第13話 捨てるべきものは捨てましょう。

「なるほど、これが”サプライズ”とやらか」


 僅かな時が経ち、彼らが運んできた荷物の中身が明らかにされる。テーブルの上に並べられた数々の実験器具を目にして、合点がいったようにレクトが呟く。


 そのうちの一つ、透明なフラスコを摘まみ上げた。

 彼はそれを怪訝な目で見る。

 使い方が全く理解できなかったためだ。


 エピリは彼のそんな仕草を笑う。

 そして、自らの真意を語った。


「コモモちゃんが毒の研究をしたいということは前々から聞いていたからね。折角二人が一緒に暮らすようになったんだし、門出の祝いとしてプレゼントを贈りたいと思ったのさ」


 手をパチパチと叩きながら、無邪気な子供のように自らのサプライズの結果を待ち望むエピリ。

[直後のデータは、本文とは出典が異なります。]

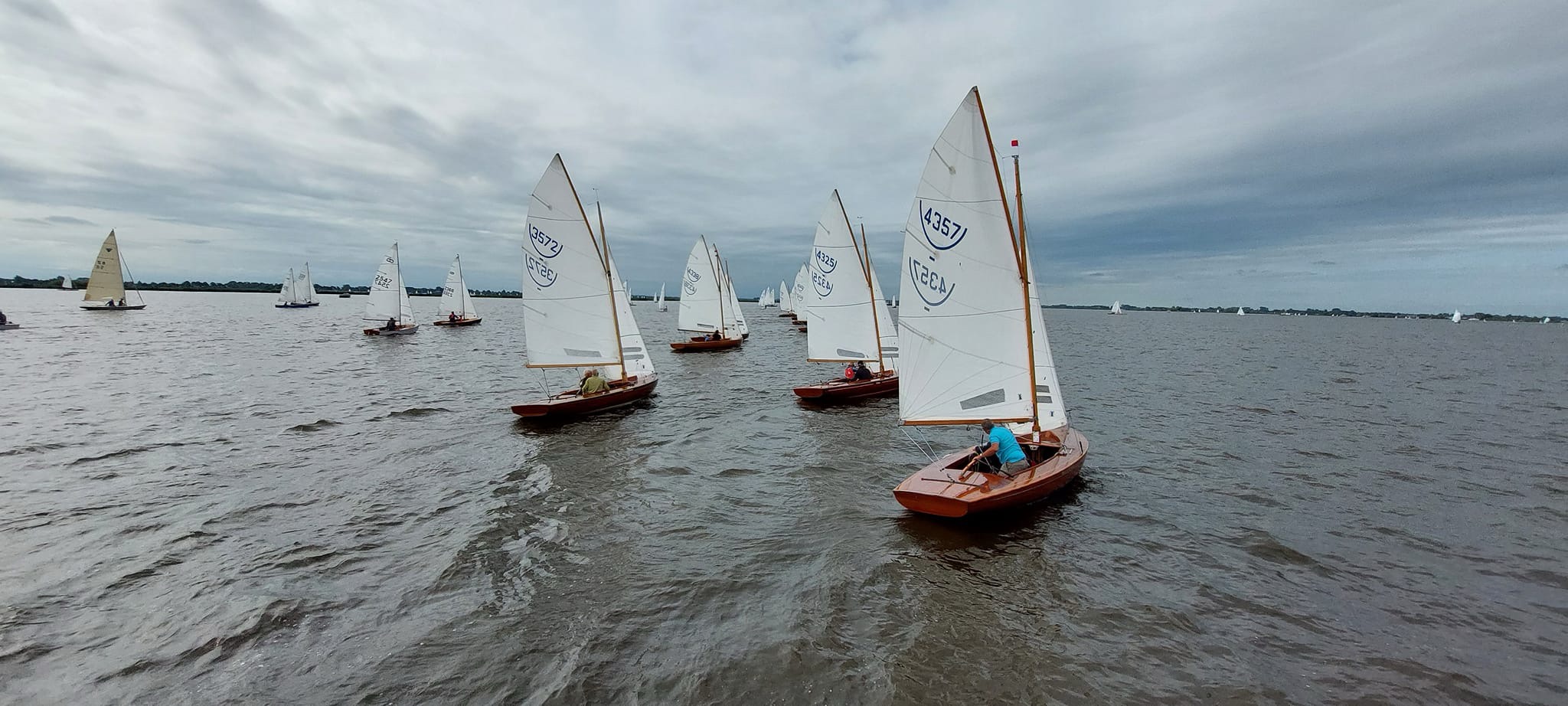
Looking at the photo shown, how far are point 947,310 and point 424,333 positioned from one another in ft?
201

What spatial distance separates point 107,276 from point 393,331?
4880 centimetres

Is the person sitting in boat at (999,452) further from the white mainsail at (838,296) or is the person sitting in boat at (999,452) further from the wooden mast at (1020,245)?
the white mainsail at (838,296)

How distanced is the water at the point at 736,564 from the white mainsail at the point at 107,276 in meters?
70.2

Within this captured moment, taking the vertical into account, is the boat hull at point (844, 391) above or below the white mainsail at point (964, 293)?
below

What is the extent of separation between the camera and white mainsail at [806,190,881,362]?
25.0 m

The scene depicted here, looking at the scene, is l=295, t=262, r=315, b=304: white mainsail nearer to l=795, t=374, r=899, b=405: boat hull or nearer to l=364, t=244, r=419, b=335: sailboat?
l=364, t=244, r=419, b=335: sailboat

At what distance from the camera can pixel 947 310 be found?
12609mm

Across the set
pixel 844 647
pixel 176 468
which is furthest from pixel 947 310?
pixel 176 468

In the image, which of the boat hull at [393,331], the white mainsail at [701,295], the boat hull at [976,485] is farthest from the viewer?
the boat hull at [393,331]

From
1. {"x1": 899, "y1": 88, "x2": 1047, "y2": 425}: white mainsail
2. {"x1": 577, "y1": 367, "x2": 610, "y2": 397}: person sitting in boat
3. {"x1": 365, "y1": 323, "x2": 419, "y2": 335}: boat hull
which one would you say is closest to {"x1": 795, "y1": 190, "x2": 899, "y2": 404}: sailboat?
{"x1": 577, "y1": 367, "x2": 610, "y2": 397}: person sitting in boat

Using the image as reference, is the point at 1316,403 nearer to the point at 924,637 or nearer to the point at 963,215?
the point at 963,215

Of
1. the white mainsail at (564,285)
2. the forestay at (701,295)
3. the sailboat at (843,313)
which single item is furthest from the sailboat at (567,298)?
the forestay at (701,295)

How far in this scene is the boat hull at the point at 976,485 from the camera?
10812mm

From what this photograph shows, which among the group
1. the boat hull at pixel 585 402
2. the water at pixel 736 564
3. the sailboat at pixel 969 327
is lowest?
the water at pixel 736 564
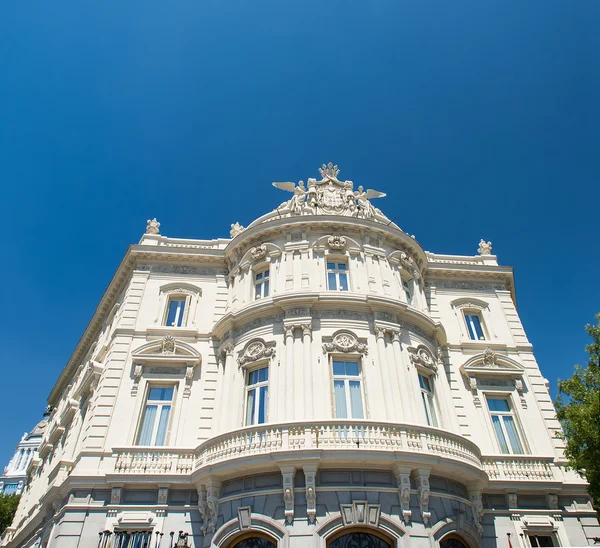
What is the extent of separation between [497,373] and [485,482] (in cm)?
637

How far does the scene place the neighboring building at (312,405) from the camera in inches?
597

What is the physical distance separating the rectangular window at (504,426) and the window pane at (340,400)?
8094 mm

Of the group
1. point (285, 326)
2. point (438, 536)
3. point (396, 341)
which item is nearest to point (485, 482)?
point (438, 536)

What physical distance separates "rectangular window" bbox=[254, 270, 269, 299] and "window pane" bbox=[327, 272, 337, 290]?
9.91 feet

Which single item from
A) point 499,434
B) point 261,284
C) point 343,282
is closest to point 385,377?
point 343,282

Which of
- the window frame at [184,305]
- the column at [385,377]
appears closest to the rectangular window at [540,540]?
the column at [385,377]

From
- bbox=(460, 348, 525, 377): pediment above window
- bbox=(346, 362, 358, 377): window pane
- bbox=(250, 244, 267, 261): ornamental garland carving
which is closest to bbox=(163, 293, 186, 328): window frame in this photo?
bbox=(250, 244, 267, 261): ornamental garland carving

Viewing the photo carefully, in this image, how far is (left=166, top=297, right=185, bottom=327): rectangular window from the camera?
23425 mm

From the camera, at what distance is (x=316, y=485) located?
15.0m

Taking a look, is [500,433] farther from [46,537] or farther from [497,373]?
[46,537]

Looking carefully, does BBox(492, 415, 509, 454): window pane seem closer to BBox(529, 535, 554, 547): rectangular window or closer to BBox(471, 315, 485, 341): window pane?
BBox(529, 535, 554, 547): rectangular window

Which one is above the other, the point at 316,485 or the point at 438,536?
the point at 316,485

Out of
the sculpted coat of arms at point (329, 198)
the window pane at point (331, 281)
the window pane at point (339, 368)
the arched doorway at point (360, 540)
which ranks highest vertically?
the sculpted coat of arms at point (329, 198)

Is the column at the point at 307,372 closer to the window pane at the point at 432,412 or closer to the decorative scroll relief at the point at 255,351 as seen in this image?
the decorative scroll relief at the point at 255,351
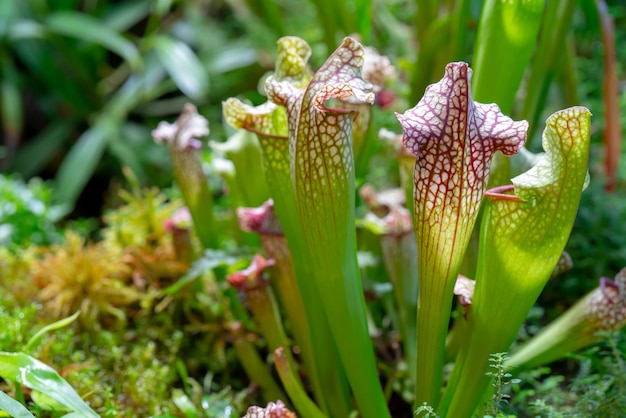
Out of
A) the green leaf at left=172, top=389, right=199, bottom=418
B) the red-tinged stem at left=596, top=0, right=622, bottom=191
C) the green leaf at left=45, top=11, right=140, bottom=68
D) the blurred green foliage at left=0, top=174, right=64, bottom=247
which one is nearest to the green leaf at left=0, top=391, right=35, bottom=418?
the green leaf at left=172, top=389, right=199, bottom=418

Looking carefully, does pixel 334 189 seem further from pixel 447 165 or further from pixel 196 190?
pixel 196 190

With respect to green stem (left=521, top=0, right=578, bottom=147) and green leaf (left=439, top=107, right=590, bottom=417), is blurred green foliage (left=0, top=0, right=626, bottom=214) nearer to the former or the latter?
green stem (left=521, top=0, right=578, bottom=147)

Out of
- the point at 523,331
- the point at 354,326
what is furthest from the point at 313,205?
the point at 523,331

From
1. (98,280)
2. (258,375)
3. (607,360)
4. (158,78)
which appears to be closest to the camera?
(607,360)

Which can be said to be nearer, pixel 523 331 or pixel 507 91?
pixel 507 91

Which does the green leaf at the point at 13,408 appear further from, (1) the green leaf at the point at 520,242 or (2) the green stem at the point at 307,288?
(1) the green leaf at the point at 520,242

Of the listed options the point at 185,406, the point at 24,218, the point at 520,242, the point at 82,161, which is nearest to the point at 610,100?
the point at 520,242

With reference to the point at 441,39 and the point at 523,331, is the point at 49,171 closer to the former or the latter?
the point at 441,39
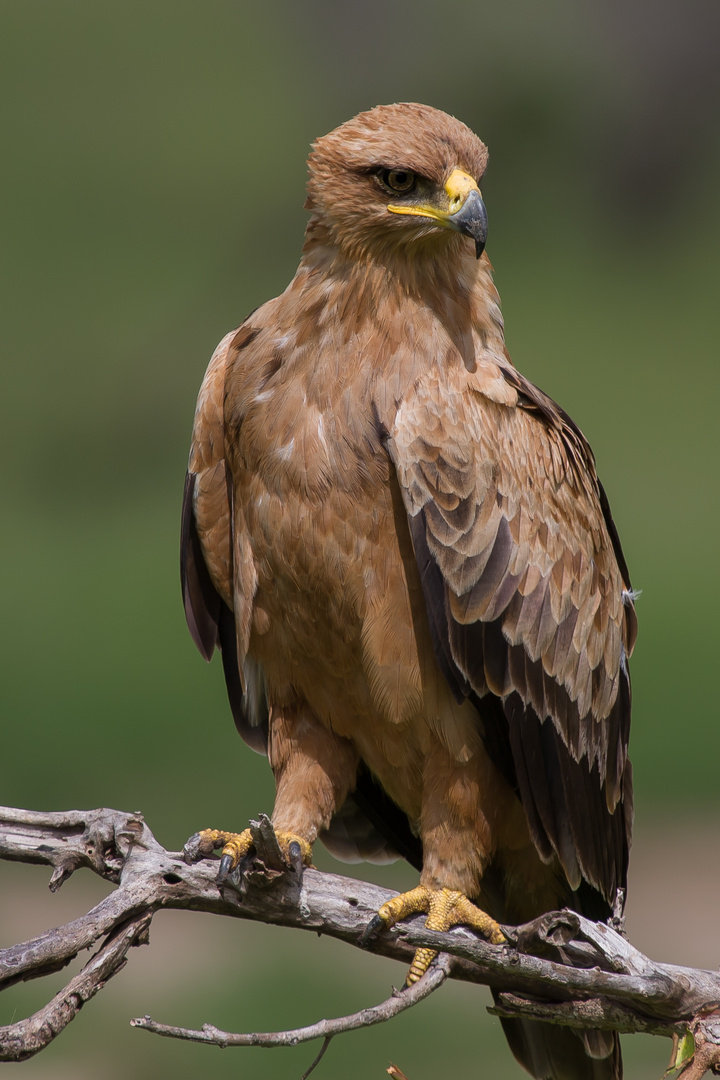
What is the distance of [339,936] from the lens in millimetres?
3271

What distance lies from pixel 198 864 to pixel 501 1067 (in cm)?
703

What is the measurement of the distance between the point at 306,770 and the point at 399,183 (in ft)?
5.85

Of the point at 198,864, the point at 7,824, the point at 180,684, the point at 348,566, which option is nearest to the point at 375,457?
the point at 348,566

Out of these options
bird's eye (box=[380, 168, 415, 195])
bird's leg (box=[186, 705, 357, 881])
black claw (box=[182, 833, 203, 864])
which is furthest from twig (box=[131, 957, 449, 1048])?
bird's eye (box=[380, 168, 415, 195])

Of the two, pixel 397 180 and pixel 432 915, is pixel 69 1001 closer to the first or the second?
pixel 432 915

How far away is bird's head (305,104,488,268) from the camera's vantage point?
3.34m

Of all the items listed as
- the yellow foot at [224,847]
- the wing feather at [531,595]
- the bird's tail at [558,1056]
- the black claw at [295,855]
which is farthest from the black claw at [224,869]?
the bird's tail at [558,1056]

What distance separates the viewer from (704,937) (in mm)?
9703

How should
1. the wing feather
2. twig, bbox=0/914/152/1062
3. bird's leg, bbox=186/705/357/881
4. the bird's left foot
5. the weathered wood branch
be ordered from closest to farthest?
twig, bbox=0/914/152/1062, the weathered wood branch, the bird's left foot, the wing feather, bird's leg, bbox=186/705/357/881

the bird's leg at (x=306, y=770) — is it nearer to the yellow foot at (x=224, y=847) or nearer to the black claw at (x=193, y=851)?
the yellow foot at (x=224, y=847)

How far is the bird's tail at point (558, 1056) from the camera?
4016mm

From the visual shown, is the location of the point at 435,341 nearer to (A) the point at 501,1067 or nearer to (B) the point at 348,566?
(B) the point at 348,566

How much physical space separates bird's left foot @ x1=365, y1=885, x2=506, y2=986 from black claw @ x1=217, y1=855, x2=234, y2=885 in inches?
15.8

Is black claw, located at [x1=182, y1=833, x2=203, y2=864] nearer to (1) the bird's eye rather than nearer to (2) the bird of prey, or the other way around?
(2) the bird of prey
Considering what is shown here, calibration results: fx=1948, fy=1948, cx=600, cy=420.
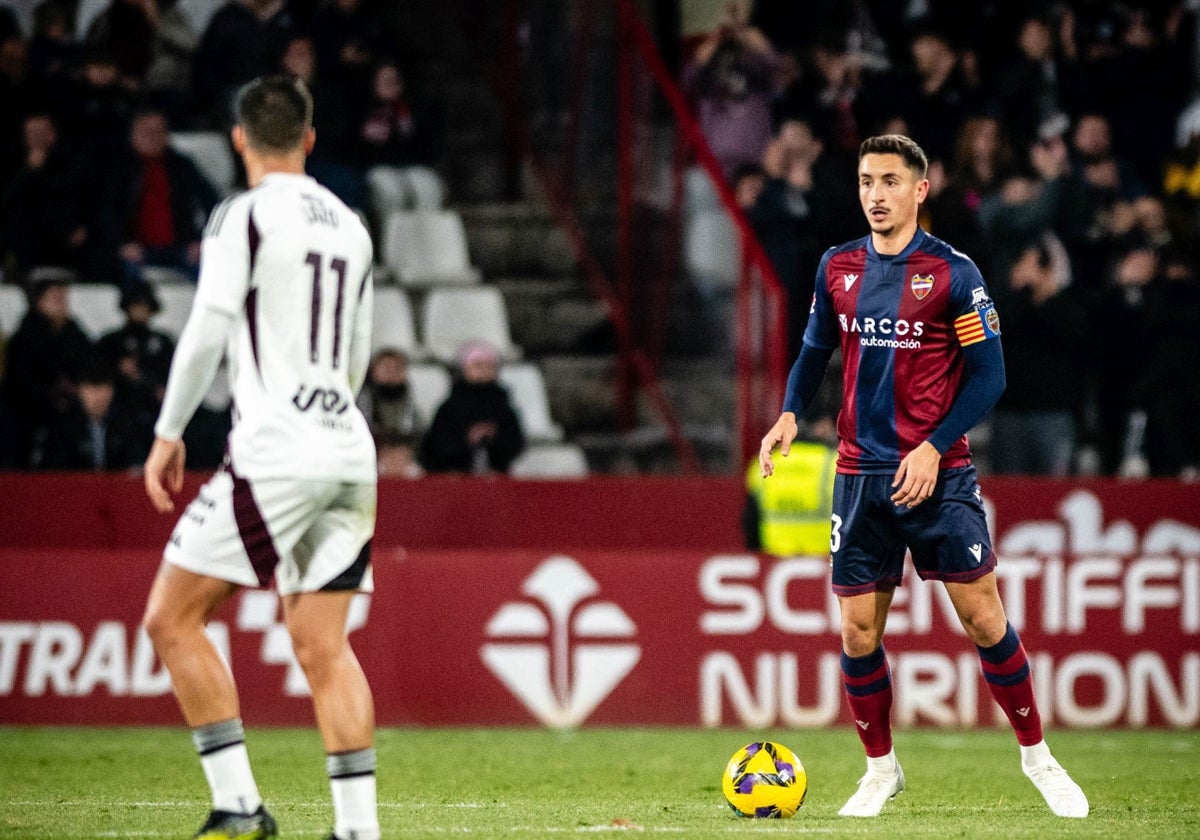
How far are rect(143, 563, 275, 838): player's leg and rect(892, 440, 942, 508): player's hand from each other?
2230 mm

確かに彼女の思惑通り予想外なプレゼントだったし、これ自体は悪いことではないが、手放しに喜べるものでもない。


「だからって、目録ごと隠さなくてもいいだろ?」


 レクトは至極真っ当な愚痴を零す。

 必要のない不安を抱く羽目になったからだ。


 しかし彼の言葉を聞き、好機と思ったのかここぞとばかりにエピリへの口撃を始める者たちがいた。


「そうだそうだ、なのです!」

「レクト、もっと言ってやるのです!」

「はぁ……」


 博士と助手であった。

 これも相変わらずである。

 いっそ仲良しの象徴かもしれない。


 とはいえこの流れになったら何を言っても二人の勢いに呑まれてしまって、エピリの心に響く何かを告げるようなことはできないだろう。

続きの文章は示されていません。